Behavioral Observations.

Daily observations included assessment of appetite, urine and fecal output, arousal, muscle tone, and motor coordination. Neurologic examination included but was not limited to assessments of gait, muscle tone, posture, cranial nerve and limb reflexes, and response to stimulation. For analysis, specific observations (see listing in SDC table 1) were noted as present or absent in the initial dose-titration phase (days 0–14) and separately in the maintenance-dosing phase (days 15–43).

Treatment of adverse events.

In the course of these studies, adverse events were observed. According to protocol, adverse clinical signs were addressed by pharmacological treatments, temporary adjustment of dose, or study termination for a given animal. The decision tree for addressing adverse events are given in Yaksh SDC Figure 1. During the study, if adverse events were noted that were considered by the veterinary staff to be unmanageable and unacceptable in an animal, that animal was humanely euthanized.
━━━━━━━━
» **Instructions**:
[1] List the ways the study methods excerpt says adverse clinical signs were addressed according to protocol.
[2] In the study methods excerpt, which days made up the maintenance-dosing phase?
[3] Rewrite the paragraph of the study methods excerpt beginning "In the course of these studies" as a brief list.

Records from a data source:
━━━━━━━━
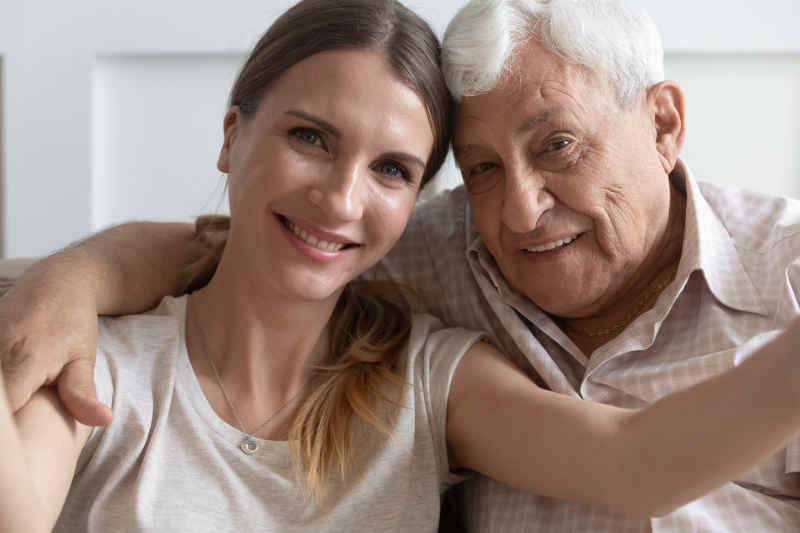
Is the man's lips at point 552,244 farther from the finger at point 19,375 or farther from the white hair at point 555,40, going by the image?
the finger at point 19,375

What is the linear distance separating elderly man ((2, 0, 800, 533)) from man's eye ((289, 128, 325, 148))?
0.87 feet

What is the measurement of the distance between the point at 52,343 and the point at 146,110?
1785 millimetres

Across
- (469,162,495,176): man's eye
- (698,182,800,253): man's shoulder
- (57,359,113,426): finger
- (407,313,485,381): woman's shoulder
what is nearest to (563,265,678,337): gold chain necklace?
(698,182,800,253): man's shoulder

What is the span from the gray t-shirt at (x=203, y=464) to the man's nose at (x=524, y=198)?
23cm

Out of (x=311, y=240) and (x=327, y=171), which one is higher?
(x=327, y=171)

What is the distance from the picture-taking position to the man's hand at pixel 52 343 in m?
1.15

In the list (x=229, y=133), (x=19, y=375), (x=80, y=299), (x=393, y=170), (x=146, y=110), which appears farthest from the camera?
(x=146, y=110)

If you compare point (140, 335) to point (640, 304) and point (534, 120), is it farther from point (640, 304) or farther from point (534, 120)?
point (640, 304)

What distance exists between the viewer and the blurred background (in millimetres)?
━━━━━━━━
» **Responses for each task**:
[1]
- Pharmacological treatments
- Temporary adjustment of dose
- Study termination for a given animal

[2] Days 15–43.

[3]
- Adverse events were observed during the studies.
- Per protocol, adverse clinical signs were handled by pharmacological treatments, temporary dose adjustment, or ending the study for that animal.
- The decision tree for addressing adverse events is given in Yaksh SDC Figure 1.
- Any animal whose adverse events the veterinary staff considered unmanageable and unacceptable was humanely euthanized.